## SELECTED TEXT
====
Highland Critical Minerals Corp. Announces Mailing of Meeting Materials and Receipt of Interim Order Related to Proposed Arrangement with Highland Red Lake Gold Corp.
October 29, 2025 12:14 PM EDT | Source: Highland Critical Minerals Corp.
Toronto, Ontario--(Newsfile Corp. - October 29, 2025) - Highland Critical Minerals Corp. (CSE: HLND) (FSE: U8X) ("Highland" or the "Company") is pleased to announce that it received an interim order of the Supreme Court of British Columbia on October 27, 2025 (the "Interim Order") and has filed a management information circular (the "Circular") dated October 27, 2025 and related meeting and proxy materials (the "Meeting Materials") for its annual general and special meeting of holders of class A common shares of the Company (the "Shares") to be held on November 21, 2025 (the "Meeting").
The notice of meeting, Interim Order, and notice of petition were mailed to holders of the Shares of record as of September 22, 2025 (the "Record Date") and the Meeting Materials are available under the Company's SEDAR+ profile at www.sedarplus.ca, and on the Company's website, Highland Critical Minerals | Lithium & Gold Exploration in Ontario & Nunavut.
====
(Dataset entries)
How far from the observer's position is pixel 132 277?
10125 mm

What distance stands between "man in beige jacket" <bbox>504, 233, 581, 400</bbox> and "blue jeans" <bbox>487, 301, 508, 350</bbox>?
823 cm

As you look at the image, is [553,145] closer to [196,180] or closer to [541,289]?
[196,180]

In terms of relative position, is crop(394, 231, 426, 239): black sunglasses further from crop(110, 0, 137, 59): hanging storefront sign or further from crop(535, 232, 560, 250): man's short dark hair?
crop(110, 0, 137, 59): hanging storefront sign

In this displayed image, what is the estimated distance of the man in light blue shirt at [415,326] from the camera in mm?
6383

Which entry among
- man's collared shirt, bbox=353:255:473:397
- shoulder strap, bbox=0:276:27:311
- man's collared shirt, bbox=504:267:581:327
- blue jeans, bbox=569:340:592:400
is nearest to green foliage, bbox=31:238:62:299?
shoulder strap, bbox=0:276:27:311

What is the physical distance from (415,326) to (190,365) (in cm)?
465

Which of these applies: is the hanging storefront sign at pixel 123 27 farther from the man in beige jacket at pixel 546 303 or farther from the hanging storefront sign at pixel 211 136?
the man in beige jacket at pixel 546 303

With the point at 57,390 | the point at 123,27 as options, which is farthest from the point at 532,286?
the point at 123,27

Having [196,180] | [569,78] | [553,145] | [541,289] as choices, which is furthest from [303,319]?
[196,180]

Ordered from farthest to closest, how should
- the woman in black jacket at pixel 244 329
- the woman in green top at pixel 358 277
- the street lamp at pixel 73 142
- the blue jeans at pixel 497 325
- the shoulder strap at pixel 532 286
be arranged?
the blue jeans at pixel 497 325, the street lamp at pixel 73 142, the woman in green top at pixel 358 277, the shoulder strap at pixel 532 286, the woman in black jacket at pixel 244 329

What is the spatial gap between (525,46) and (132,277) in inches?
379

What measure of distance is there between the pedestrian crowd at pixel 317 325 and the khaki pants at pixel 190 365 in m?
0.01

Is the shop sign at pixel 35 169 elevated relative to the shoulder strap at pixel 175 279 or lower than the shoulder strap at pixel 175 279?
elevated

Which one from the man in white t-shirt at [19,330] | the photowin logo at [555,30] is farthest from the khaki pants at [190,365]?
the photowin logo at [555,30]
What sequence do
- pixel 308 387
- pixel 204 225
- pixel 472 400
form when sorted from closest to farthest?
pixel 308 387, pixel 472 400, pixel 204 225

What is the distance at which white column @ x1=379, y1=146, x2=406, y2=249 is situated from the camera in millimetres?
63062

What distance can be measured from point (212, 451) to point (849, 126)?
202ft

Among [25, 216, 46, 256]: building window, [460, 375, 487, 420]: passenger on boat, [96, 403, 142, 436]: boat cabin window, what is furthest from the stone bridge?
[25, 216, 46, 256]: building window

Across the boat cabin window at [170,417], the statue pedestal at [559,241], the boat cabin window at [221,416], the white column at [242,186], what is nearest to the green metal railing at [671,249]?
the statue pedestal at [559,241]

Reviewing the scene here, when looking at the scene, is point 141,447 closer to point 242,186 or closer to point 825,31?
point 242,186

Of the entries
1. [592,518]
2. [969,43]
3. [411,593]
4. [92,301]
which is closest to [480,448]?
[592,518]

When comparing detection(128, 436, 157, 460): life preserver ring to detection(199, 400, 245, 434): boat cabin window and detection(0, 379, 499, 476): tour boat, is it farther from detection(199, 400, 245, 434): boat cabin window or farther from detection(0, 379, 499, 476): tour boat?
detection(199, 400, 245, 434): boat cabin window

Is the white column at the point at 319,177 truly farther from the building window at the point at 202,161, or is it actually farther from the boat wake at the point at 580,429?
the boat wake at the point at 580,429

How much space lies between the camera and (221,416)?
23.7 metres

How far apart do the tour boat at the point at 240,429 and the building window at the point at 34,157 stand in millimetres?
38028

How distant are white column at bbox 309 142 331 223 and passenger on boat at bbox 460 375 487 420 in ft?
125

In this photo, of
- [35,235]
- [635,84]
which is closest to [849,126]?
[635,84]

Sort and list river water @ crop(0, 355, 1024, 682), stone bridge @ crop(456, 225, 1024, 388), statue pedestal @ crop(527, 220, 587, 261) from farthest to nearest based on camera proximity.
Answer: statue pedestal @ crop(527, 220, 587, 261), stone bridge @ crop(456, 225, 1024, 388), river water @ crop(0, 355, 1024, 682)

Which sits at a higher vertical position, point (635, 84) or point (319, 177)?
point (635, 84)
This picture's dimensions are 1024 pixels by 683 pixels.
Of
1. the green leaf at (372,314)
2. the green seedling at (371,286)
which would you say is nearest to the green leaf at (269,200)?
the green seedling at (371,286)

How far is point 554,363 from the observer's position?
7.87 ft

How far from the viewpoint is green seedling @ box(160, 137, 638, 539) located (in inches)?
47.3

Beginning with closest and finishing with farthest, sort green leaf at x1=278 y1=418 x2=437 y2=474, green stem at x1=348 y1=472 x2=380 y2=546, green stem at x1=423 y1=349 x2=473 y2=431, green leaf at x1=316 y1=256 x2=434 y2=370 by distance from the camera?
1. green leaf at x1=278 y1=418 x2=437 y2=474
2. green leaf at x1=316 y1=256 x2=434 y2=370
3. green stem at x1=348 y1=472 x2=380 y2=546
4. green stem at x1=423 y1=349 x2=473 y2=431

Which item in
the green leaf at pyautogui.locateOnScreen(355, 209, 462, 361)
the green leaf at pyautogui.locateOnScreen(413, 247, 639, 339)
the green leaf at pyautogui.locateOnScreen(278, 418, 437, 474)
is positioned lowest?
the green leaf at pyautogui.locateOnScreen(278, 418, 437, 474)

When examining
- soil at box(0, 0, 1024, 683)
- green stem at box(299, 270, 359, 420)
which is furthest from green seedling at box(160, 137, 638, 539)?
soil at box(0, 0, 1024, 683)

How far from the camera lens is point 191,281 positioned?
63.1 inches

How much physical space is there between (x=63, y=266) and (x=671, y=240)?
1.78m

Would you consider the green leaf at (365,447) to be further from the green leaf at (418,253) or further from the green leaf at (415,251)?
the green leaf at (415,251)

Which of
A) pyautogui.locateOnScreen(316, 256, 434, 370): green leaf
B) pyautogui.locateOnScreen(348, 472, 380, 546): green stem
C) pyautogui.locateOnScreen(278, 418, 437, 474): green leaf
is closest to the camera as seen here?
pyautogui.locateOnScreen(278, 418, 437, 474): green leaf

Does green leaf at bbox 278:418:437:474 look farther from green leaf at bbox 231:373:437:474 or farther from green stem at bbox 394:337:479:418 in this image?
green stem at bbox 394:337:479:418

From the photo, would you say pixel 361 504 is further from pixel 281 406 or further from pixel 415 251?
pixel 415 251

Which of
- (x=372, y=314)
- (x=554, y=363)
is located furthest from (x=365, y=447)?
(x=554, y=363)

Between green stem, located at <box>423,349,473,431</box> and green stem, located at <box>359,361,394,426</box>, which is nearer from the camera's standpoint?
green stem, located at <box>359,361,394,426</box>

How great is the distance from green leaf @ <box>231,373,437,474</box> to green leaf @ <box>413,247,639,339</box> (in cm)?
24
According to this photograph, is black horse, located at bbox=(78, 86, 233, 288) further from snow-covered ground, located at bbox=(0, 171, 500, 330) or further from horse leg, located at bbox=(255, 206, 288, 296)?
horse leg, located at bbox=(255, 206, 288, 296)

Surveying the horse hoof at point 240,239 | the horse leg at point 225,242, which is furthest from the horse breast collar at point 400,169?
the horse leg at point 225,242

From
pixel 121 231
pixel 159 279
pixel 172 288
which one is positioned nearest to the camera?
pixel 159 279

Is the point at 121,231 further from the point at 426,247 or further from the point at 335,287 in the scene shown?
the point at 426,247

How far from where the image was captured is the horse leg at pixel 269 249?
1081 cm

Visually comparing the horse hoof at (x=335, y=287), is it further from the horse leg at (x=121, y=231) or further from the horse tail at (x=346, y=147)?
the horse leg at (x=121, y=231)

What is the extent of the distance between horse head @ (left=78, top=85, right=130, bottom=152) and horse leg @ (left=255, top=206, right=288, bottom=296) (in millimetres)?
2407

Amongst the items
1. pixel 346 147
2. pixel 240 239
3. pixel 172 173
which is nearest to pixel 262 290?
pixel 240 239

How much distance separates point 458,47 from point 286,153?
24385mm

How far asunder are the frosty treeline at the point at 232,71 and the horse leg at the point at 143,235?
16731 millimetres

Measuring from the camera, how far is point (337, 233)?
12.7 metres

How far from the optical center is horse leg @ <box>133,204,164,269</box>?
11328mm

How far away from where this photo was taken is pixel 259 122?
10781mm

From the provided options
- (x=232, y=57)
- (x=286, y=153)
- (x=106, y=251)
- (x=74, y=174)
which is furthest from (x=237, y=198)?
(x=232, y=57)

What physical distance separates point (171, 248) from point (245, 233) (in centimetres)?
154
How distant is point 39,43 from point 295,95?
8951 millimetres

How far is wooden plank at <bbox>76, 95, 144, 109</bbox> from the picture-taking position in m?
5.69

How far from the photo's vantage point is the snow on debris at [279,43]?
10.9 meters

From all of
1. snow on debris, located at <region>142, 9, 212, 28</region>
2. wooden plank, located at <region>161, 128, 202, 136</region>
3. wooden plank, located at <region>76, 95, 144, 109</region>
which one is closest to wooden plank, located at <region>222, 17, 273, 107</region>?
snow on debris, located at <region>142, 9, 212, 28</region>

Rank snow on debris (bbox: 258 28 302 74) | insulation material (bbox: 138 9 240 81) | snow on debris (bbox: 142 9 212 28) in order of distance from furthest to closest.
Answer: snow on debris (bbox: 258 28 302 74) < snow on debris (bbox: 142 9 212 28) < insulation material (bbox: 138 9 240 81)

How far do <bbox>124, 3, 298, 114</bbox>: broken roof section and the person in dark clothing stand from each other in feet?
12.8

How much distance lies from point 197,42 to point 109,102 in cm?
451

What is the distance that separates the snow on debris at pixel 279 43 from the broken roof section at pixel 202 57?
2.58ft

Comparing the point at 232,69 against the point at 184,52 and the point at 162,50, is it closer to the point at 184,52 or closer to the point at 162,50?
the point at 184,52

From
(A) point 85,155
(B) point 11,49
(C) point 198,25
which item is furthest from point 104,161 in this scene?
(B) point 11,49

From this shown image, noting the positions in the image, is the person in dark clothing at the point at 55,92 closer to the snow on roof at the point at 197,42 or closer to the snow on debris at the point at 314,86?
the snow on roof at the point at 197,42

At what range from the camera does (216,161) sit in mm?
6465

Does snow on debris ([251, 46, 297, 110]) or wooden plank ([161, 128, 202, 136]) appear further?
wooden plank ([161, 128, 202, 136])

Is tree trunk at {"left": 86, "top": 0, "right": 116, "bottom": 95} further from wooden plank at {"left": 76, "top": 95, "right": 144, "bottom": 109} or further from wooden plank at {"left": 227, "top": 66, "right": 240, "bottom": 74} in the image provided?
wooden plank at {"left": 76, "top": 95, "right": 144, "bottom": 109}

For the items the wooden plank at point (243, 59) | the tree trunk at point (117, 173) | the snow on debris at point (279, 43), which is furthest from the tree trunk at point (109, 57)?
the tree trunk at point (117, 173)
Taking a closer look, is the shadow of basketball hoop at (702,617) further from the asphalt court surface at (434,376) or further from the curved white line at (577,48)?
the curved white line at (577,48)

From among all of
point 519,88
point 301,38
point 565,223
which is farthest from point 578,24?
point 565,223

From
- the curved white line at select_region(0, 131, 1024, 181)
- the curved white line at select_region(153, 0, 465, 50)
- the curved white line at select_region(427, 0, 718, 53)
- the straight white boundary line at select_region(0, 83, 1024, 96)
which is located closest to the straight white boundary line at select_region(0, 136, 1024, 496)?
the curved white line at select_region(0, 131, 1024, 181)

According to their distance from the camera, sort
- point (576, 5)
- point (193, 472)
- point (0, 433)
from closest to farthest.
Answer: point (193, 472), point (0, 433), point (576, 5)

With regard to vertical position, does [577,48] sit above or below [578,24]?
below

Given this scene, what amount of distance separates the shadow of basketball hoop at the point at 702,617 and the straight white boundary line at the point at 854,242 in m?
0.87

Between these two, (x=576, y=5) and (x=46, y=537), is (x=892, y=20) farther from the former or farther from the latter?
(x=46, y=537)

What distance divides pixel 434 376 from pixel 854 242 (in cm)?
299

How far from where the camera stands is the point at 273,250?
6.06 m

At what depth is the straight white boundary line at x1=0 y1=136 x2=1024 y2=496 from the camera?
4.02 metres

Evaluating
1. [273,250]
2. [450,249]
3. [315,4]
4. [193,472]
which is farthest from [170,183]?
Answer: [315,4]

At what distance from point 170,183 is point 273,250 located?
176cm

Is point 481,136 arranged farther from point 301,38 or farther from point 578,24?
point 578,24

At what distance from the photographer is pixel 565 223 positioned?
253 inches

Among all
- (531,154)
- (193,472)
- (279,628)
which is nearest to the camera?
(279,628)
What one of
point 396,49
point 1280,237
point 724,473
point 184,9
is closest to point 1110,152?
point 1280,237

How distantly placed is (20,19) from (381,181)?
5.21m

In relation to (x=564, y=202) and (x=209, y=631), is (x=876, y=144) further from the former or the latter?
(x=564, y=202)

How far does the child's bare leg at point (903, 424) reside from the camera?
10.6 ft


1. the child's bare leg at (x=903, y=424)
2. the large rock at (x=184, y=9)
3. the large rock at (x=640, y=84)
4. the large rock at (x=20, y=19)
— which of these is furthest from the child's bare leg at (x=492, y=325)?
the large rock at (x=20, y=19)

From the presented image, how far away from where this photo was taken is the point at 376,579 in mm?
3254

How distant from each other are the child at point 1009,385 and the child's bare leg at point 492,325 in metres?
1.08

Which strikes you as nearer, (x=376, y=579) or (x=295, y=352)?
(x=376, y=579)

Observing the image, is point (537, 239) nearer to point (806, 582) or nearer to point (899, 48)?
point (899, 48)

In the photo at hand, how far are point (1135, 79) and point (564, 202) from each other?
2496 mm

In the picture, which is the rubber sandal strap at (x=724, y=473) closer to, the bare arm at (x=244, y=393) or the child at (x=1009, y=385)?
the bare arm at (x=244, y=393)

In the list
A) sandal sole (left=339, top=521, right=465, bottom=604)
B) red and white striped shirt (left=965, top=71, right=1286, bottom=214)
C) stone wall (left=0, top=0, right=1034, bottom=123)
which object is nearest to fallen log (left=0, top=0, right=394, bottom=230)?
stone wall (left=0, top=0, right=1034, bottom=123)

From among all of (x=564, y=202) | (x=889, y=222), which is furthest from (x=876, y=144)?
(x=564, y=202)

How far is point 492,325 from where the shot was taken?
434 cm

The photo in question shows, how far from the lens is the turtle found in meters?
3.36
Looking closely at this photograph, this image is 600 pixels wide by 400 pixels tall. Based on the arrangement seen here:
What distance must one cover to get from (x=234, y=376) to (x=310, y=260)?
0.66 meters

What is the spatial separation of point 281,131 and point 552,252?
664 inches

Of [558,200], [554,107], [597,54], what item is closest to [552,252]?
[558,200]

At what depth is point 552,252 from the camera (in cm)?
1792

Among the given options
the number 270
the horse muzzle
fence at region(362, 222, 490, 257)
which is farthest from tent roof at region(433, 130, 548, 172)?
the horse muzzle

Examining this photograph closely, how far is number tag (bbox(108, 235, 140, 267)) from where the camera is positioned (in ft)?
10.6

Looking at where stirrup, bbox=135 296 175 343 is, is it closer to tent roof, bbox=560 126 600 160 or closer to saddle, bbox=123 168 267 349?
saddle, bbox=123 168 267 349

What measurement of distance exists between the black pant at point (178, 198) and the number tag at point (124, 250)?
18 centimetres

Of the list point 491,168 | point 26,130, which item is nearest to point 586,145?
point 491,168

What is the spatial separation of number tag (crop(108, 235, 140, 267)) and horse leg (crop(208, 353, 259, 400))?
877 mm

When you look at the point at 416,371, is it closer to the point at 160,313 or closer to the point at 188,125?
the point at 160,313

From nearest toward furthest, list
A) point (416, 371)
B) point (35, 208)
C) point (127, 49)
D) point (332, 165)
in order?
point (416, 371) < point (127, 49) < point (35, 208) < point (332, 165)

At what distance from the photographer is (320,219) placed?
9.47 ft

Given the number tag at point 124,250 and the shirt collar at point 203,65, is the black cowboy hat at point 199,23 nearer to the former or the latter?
====
## WRITTEN TASKS
A. Copy the press release about Highland Critical Minerals Corp.'s meeting materials and interim order word for word, in full.
B. Repeat the lines of the dataset entries verbatim, starting with the line that contains "Looking closely at" and going on through the line that contains "18 centimetres", both included.
The press release and the dataset entries have no connection to each other.

## SOLUTIONS TO THE PROBLEMS
A.
Highland Critical Minerals Corp. Announces Mailing of Meeting Materials and Receipt of Interim Order Related to Proposed Arrangement with Highland Red Lake Gold Corp.
October 29, 2025 12:14 PM EDT | Source: Highland Critical Minerals Corp.
Toronto, Ontario--(Newsfile Corp. - October 29, 2025) - Highland Critical Minerals Corp. (CSE: HLND) (FSE: U8X) ("Highland" or the "Company") is pleased to announce that it received an interim order of the Supreme Court of British Columbia on October 27, 2025 (the "Interim Order") and has filed a management information circular (the "Circular") dated October 27, 2025 and related meeting and proxy materials (the "Meeting Materials") for its annual general and special meeting of holders of class A common shares of the Company (the "Shares") to be held on November 21, 2025 (the "Meeting").
The notice of meeting, Interim Order, and notice of petition were mailed to holders of the Shares of record as of September 22, 2025 (the "Record Date") and the Meeting Materials are available under the Company's SEDAR+ profile at www.sedarplus.ca, and on the Company's website, Highland Critical Minerals | Lithium & Gold Exploration in Ontario & Nunavut.

B.
Looking closely at this photograph, this image is 600 pixels wide by 400 pixels tall. Based on the arrangement seen here:
What distance must one cover to get from (x=234, y=376) to (x=310, y=260)?
0.66 meters

What is the spatial separation of point 281,131 and point 552,252?
664 inches

Of [558,200], [554,107], [597,54], what item is closest to [552,252]?
[558,200]

At what depth is point 552,252 from the camera (in cm)?
1792

Among the given options
the number 270
the horse muzzle
fence at region(362, 222, 490, 257)
which is farthest from tent roof at region(433, 130, 548, 172)?
the horse muzzle

Examining this photograph closely, how far is number tag (bbox(108, 235, 140, 267)) from where the camera is positioned (in ft)?
10.6

Looking at where stirrup, bbox=135 296 175 343 is, is it closer to tent roof, bbox=560 126 600 160 or closer to saddle, bbox=123 168 267 349?
saddle, bbox=123 168 267 349

What measurement of distance exists between the black pant at point (178, 198) and the number tag at point (124, 250)?
18 centimetres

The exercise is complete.